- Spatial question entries
○ ○ ○ ○ ○ ○ ○
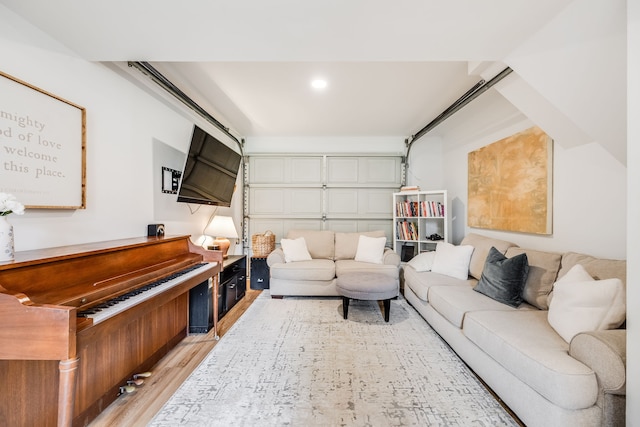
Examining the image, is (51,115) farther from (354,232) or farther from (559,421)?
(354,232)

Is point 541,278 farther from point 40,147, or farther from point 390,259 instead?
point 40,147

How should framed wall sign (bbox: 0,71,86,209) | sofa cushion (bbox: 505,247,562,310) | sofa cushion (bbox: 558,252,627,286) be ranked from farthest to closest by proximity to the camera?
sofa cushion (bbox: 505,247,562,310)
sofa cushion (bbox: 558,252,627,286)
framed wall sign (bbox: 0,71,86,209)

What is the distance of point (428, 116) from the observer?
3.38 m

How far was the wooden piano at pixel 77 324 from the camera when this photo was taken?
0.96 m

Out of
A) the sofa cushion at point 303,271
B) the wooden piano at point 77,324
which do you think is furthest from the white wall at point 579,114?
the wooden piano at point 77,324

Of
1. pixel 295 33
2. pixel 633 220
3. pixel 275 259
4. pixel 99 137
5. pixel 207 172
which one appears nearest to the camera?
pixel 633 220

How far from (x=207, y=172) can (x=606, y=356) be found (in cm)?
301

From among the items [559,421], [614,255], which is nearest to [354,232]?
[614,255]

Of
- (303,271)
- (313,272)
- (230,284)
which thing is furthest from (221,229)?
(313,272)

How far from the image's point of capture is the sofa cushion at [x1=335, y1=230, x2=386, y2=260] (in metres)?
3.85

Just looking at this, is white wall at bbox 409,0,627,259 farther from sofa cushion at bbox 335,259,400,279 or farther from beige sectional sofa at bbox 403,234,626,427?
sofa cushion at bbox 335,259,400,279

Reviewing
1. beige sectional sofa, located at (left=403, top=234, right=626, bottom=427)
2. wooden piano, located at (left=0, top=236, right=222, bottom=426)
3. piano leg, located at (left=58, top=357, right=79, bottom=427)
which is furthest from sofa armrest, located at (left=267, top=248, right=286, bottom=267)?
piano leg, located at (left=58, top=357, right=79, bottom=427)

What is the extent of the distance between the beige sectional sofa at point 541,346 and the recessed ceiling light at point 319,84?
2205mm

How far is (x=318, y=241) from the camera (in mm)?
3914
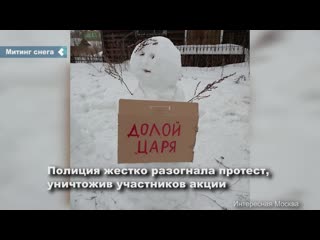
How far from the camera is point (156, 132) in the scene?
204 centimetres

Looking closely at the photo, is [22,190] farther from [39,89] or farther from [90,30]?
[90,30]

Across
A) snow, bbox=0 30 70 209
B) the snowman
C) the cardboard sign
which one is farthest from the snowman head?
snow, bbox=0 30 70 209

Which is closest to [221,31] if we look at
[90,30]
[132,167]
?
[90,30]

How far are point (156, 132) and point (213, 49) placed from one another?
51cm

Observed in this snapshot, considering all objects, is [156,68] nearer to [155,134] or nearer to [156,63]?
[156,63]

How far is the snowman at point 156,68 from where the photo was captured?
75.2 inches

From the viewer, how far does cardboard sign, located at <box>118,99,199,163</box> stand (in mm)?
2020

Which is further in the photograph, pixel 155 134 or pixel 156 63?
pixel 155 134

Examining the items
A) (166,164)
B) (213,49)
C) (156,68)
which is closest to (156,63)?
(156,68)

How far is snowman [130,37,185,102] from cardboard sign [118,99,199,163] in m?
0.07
○ ○ ○ ○ ○ ○ ○
Present the lines from the one containing "How far is snowman" through the end of the records as a Markdown table with the columns Row and Line, leaving out any blank lines.

| Row | Line |
|---|---|
| 1 | How far is snowman [130,37,185,102] from cardboard sign [118,99,199,163] in m? |
| 2 | 0.07 |